Trecho
◆ ◆ ◆ ◆ ◆
Depois, claro, o berço digital. Em meados de 2013, Bolívar e Pedro fundaram a Acústico Gelpi, um projeto para, nas palavras do primeiro, "fazer vídeos tocando músicas de outras pessoas para botar no YouTube". Não demorou para serem chamados para tocar em lugares de verdade para gente de verdade.
Essa gente acabou trazendo mais gente – e de repente os Gelpi (agora com o acréscimo de Laura) eram parte de um coletivo de bandas como só poderia existir em uma época na qual as divisões por gosto e estilo quase não existem mais. Seu folk passou, então, a ser ouvido por uma audiência que compartilhava com igual entusiasmo o samba, o rock, o reggae e o pop – e foi se consolidando em festivais como o Caminhos Livres, que em 2014 reuniu cerca de 6 mil pessoas em Porto Alegre.
– Nosso público vem por intermédio da junção de várias bandas que compõem esse universo jovem de Porto Alegre – explica Bolívar. – Cada vez menos as pessoas estão restritas aos que gostam, então, em uma mesma festa, havia a gente tocando folk, uma banda de reggae, uma de surf music e um cover de Charlie Brown Jr.
◆ ◆ ◆ ◆ ◆
Entradas fornecidas
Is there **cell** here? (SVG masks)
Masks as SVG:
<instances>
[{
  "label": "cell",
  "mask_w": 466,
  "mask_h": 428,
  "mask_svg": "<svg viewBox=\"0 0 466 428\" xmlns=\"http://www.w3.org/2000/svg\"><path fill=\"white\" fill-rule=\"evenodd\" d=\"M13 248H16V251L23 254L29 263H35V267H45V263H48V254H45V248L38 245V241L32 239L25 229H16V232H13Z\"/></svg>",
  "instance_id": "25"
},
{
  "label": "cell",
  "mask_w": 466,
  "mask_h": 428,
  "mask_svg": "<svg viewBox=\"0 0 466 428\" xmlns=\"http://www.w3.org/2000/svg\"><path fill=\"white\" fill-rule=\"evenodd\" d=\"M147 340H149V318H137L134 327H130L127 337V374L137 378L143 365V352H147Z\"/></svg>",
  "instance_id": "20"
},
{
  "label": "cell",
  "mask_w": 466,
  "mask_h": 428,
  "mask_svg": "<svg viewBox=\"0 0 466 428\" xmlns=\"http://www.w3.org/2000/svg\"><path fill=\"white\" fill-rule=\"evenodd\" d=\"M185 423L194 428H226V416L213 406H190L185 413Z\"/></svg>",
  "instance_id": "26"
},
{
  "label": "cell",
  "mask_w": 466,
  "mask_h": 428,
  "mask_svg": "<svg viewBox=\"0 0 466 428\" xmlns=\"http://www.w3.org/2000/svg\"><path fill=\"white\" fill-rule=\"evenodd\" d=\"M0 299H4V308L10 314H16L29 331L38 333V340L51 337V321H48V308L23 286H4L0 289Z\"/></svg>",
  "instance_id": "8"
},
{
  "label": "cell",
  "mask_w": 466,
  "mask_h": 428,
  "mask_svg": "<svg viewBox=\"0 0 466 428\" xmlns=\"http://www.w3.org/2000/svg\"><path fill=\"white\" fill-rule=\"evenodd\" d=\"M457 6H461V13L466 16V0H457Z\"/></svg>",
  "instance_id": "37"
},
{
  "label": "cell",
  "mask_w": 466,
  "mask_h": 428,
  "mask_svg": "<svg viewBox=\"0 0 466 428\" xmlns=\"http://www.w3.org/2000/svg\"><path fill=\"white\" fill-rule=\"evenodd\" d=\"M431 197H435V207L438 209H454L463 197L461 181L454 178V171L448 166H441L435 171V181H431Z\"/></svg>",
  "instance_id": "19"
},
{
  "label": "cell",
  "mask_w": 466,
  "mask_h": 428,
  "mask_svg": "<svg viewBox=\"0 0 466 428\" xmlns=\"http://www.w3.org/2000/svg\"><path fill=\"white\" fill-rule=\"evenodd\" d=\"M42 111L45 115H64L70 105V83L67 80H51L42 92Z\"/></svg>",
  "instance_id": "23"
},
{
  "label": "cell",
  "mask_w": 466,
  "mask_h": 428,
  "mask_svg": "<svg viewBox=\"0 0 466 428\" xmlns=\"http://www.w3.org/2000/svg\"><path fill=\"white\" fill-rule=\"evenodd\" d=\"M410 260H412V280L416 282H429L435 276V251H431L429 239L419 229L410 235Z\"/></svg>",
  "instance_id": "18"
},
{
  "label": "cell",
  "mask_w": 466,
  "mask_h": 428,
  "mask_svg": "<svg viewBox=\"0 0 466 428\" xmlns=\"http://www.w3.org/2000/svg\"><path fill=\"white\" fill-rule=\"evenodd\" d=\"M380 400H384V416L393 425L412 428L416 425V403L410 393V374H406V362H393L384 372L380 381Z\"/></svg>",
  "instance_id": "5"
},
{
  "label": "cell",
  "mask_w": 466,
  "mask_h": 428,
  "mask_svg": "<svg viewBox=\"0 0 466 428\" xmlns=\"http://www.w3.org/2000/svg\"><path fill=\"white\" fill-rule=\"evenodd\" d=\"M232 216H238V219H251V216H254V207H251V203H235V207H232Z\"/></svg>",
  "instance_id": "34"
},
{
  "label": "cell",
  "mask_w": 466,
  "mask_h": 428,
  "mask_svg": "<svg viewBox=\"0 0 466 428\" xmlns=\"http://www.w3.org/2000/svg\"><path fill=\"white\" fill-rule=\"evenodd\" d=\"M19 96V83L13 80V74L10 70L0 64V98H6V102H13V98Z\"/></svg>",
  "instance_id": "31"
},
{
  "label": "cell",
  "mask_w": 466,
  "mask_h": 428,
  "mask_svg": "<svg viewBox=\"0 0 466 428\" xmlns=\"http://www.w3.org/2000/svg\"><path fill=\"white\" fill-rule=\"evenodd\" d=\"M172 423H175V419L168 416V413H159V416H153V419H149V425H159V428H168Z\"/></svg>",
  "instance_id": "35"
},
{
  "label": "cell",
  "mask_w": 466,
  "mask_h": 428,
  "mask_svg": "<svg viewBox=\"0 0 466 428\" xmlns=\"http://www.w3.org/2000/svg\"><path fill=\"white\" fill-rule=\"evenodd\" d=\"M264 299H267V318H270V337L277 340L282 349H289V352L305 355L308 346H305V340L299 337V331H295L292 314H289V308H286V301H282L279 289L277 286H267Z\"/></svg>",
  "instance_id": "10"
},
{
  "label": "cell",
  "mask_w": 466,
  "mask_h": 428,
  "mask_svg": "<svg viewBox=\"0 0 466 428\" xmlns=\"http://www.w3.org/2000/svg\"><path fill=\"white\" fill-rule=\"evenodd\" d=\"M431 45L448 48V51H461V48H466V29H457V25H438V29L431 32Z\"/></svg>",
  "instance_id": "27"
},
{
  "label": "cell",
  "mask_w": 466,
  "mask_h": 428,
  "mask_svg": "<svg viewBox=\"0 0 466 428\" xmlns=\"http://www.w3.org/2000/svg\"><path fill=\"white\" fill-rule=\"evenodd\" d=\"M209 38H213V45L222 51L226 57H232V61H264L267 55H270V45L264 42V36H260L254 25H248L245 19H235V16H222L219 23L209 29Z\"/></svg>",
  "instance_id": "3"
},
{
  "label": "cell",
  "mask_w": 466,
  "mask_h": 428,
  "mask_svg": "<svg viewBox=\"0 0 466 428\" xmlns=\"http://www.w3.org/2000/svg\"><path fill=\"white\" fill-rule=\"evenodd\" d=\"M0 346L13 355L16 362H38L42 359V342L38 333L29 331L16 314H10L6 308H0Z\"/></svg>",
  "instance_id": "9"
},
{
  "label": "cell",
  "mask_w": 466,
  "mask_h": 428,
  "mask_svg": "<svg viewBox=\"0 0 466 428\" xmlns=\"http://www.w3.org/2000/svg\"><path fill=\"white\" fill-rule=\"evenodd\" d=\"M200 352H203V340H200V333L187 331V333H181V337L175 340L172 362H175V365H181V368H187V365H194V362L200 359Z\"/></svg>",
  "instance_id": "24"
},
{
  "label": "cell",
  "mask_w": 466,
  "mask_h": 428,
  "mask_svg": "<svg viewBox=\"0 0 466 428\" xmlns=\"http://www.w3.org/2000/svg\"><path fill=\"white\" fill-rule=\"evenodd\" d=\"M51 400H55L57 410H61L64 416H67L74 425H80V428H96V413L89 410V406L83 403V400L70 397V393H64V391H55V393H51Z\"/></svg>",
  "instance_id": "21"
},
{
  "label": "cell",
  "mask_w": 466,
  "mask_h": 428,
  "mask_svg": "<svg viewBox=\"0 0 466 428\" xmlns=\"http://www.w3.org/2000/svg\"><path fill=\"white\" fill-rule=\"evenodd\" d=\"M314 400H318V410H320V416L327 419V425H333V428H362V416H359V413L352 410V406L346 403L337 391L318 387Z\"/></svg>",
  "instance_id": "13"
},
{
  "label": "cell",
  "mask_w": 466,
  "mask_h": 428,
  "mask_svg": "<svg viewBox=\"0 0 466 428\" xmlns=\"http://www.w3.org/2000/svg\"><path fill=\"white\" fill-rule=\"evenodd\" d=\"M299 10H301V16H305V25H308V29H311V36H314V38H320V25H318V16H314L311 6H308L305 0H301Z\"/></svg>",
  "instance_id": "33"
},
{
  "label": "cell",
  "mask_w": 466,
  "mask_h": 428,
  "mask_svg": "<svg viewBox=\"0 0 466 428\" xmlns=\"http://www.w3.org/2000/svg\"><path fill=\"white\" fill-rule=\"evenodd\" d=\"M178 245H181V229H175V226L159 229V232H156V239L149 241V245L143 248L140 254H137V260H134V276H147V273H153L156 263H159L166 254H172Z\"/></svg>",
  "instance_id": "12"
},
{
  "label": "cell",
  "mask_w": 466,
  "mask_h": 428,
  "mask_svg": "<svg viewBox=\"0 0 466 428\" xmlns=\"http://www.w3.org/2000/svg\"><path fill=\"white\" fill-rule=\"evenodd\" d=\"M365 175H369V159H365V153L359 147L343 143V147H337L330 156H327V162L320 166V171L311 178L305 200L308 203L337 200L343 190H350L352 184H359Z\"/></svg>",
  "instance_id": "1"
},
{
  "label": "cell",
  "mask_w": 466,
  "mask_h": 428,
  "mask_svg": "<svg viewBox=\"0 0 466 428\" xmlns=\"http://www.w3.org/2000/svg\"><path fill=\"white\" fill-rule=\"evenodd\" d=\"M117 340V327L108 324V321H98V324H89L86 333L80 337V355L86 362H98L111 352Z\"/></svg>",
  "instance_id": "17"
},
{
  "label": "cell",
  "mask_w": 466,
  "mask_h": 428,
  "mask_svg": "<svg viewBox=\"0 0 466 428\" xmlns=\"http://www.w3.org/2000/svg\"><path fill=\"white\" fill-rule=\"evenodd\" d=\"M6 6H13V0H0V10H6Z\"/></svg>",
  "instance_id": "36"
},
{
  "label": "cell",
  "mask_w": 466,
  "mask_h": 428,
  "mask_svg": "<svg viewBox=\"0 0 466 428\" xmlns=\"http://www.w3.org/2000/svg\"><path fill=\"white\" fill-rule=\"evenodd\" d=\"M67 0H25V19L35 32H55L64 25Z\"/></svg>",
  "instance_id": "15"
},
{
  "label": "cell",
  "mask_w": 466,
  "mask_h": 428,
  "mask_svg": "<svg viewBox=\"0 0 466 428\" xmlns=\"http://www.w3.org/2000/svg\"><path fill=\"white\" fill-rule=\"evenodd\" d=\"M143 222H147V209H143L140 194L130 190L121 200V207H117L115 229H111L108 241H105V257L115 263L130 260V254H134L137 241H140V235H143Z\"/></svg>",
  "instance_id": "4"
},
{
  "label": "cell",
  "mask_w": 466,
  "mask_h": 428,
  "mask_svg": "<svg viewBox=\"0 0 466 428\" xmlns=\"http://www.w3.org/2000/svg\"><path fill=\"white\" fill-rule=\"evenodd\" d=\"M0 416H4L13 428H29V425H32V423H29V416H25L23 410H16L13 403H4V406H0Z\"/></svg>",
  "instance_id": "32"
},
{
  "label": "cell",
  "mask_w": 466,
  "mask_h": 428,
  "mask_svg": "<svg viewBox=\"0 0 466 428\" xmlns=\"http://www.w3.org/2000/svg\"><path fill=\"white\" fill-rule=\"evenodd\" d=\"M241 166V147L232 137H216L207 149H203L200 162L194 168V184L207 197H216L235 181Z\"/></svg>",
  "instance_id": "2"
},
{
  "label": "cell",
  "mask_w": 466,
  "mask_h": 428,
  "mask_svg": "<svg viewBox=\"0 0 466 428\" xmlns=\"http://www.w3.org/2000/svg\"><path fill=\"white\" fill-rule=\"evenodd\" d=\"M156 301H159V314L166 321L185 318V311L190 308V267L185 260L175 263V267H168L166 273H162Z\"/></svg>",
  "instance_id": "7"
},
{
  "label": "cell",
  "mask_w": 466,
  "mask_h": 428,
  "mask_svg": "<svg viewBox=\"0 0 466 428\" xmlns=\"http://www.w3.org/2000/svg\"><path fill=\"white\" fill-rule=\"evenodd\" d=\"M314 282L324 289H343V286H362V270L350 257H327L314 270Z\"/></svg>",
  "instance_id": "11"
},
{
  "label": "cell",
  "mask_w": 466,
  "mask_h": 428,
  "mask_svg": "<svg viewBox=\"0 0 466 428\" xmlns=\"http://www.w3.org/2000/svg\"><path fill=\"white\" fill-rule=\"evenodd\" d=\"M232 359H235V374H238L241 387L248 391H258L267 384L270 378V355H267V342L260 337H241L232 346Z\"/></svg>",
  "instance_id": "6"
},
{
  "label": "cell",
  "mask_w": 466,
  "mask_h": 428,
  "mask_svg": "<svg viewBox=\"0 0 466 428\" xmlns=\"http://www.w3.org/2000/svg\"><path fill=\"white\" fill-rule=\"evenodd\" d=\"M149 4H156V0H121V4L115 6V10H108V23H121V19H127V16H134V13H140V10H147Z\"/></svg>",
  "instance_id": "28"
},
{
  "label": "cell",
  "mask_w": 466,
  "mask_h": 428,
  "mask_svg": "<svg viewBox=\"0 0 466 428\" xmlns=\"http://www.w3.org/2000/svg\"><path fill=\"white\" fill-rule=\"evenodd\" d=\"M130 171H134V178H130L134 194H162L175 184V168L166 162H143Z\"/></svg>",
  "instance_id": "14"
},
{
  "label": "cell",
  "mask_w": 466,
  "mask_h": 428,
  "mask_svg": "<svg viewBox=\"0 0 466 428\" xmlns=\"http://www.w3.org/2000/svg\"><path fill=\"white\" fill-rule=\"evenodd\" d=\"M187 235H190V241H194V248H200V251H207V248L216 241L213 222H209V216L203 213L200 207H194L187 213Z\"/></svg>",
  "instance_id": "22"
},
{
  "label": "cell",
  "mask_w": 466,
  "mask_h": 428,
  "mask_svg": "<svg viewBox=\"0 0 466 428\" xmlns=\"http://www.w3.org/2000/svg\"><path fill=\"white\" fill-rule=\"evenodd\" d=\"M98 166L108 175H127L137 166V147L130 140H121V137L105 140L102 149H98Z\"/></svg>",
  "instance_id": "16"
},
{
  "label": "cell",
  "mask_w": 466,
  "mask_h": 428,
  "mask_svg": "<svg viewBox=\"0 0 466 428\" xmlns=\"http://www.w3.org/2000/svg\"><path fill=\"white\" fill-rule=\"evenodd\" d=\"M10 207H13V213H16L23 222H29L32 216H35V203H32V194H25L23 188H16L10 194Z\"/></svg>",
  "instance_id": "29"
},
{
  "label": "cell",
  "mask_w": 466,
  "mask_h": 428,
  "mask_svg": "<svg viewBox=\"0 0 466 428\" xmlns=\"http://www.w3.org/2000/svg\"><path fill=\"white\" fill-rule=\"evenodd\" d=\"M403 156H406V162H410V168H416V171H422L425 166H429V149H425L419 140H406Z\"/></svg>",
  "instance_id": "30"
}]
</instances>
◆ ◆ ◆ ◆ ◆
A fazer
1. Segundo o trecho, quantas pessoas o festival Caminhos Livres reuniu em Porto Alegre em 2014?
2. Liste todos os gêneros musicais mencionados no trecho sobre os Gelpi.
3. Dê continuidade ao trecho sobre a banda Gelpi, começando logo após sua última frase.
As entradas não têm papel algum nesta atividade.

Respostas dadas
1. Cerca de 6 mil pessoas.

2. Folk, samba, rock, reggae, pop e surf music.

3.
O alto astral da Gelpi levou a banda a circular por bares do litoral – em especial na Praia do Rosa, em Santa Catarina – e chegou ao Rio, onde tocaram em um festival de surfe e skate. Em pouco tempo, passaram para espaços mais disputados, como o Opinião. Foi lá que, no começo deste ano, os irmãos viram que a coisa era séria.
– Em abril, na festa Fellas, juntamos quase 2 mil pessoas. Daí eu vi que não tinha mais jeito, que a Gelpi não era mais um passatempo – lembra Bolívar.
As boas vibrações aceleraram o processo de nascimento de Blood ties, que acrescentou ao grupo os músicos Erik Feller (baixo), André Menna (bateria), Francisco Gonzaga (bandolim e violino), Rodrigo Scopel (harmônica) e Fabiano Fava (trompete). Produzido por Andrez Machado, o álbum foi lançado no começo de setembro e recebeu atenção especial do Spotify. No serviço de streaming, o disco ganhou destaque na área de lançamentos semanais e entrou em playlists específicas para grandes apostas – como Novo Som, Brasil 360 e Música do Dia.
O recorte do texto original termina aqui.